山崎は取調室の外で今しがた小声で話された会話の内容を近藤達に話した。
山崎「す、すみません。まんまと奴の口車に…。」
自分の発言は失態だったと感じている山崎。酷く落ち込んだ様子で肩を落としていた。
葵咲の存在を隠す為に命じられた女装での取調べだ。先程の古兵衛の発言から、古兵衛が葵咲の事を最初から知っていたのは明らかだが、自分の迂闊な発言によって、それを真選組が認めてしまう形になってしまった。古兵衛は真選組の確かな証言を求めた為に、あのような猿芝居を打っていたのかもしれないと思うと、余計に悔しく思った。
そんな山崎に対して、近藤は山崎の肩を軽くポンと叩いて首を横に振った。
近藤「いや、あの男は元々知っていたんだ。気にするな。奴は俺達を手のひらの上で転がして楽しんでるんだろうよ。」
山崎が悔しがっている理由を近藤は分かっていた。だがこの近藤の発言は単なる慰めではない。古兵衛は真選組から情報を得る事も目的の一つだったかもしれないが、それ以上にただ単に楽しんでいる愉快犯だと思えた。

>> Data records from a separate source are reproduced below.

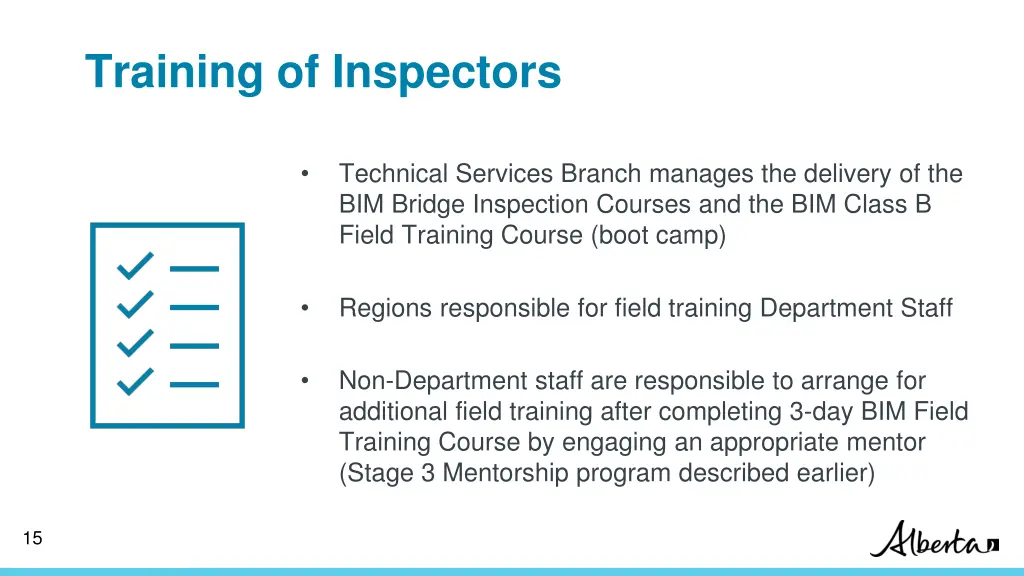 Training of Inspectors

• Technical Services Branch manages the delivery of the BIM Bridge Inspection Courses and the BIM Class B Field Training Course (boot camp)

• Regions responsible for field training Department Staff

• Non-Department staff are responsible to arrange for additional field training after completing 3-day BIM Field Training Course by engaging an appropriate mentor (Stage 3 Mentorship program described earlier)

15

Alberta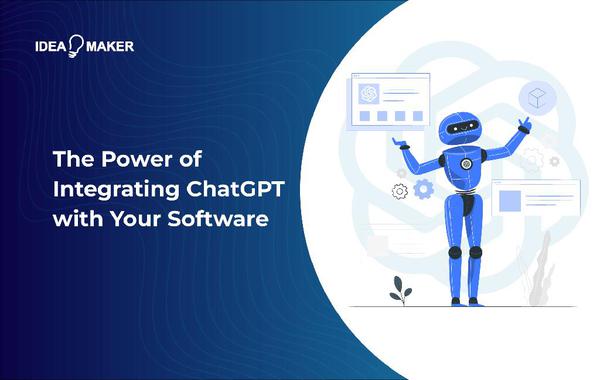 IDEA MAKER

The Power of Integrating ChatGPT with Your Software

そしてそれは土方や総悟も同じ意見だった。総悟は舌打ちをしながらマジックミラー越しに古兵衛を睨んだ。
総悟「けっ、掴まってる側だってのに余裕だな。」
土方「・・・・・。」
他の三人も古兵衛を睨みつける。そして近藤は悩むように唸った。
次は誰が行くか?山崎にもう一度行かせたところで意味がない。かといって、自分や土方が出て行って良いものだろうか?それこそ奴の思う壺なのでは??
色々な考えが頭の中を駆け巡る。だが次の瞬間、土方が何も言わずに取調室のドアを開けた。